The northern sector of the U.S. Rocky Mountains hosted numerous mountain glacier systems during the last Pleistocene glaciation. Although many glaciers in the northernmost ranges of this region interacted with southern lobes of the North American ice sheets, some formed discrete valley and piedmont glaciers. The records of these glaciers provide an opportunity to understand climate change during the culmination of the last glaciation and subsequent deglaciation, especially in places where the timing of mountain glaciation can be precisely limited. In the Lewis Range of northwestern Montana, a discrete glacier occupied the east flowing Cut Bank Creek valley and deposited a broad, hummocky terminal moraine on the piedmont. Cosmogenic 10Be exposure ages of this moraine indicate that the glacier was at or near its maximum extent for as many as 4000 yr after the start of global deglaciation, similar to glaciers in other ranges of the northern Rocky Mountains. Temperature and precipitation at the time of terminal-moraine deposition were assessed using a 2-d, numerical model of steady state mass balance and ice flow. Model results indicate that, if precipitation was near modern at the time of moraine deposition, then a temperature depression of ca. 9° C sustained the glacier at its maximum extent. This result is in contrast to the >10° C temperature depression and strong reduction in precipitation during the Last Glacial Maximum yielded by regional and global-scale climate models.
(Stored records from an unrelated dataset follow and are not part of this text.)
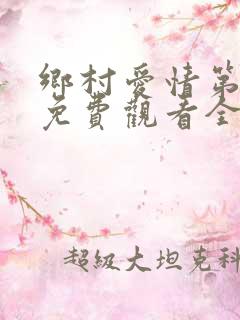 乡村爱情第五部免费观看全集完整版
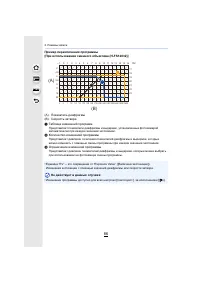 Страница 86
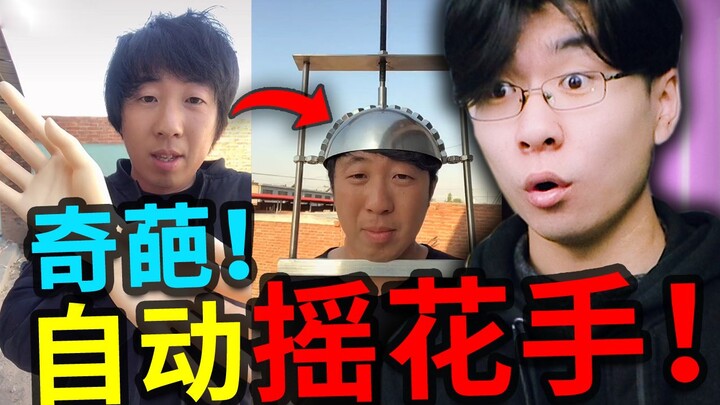 Video phát minh kỳ quặc nhất trên Douyin! Điện thoại tự lắc hoa? Thật sự đỉnh cao đến mức bay luôn!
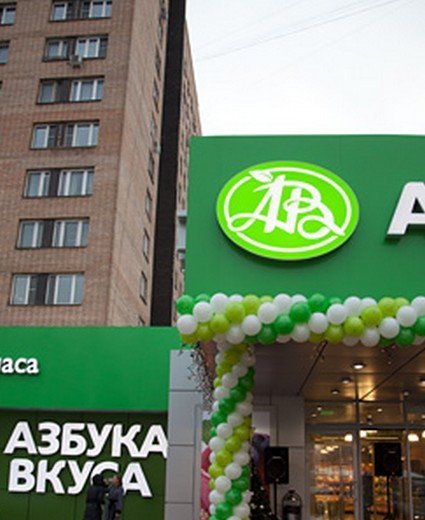 Азбука Вкуса Адреса Магазинов Рядом Со Мной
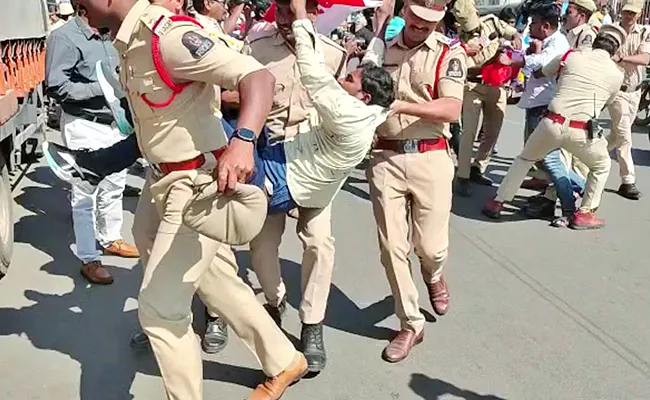 DYFI Activists Who Protested At Pragathi Bhavan Were Arrested - Sakshi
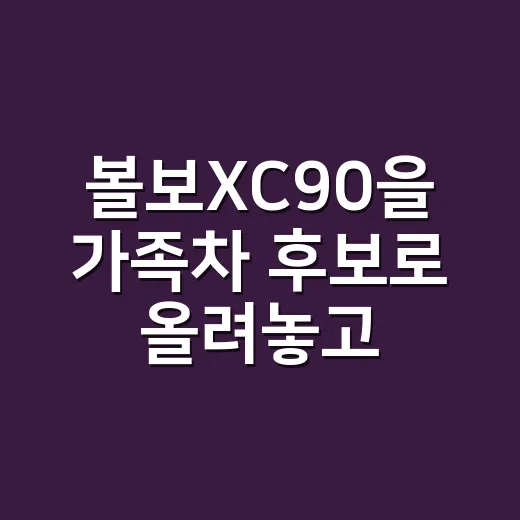 볼보XC90을 가족차 후보로 올려놓고 따져봤더니 보인 진짜 장단점 - 요약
However, the regional signal of a late onset of deglaciation in the northern Rocky Mountains relative to North American ice sheets has been explained by increased precipitation in the region after the Last Glacial Maximum. We propose that moderate cooling compared to the Last Glacial Maximum and near-modern precipitation were sufficient to sustain mountain glaciers at their maximum extent until as late as 15 ka, and that retreat of mountain glaciers was initiated by regional warming.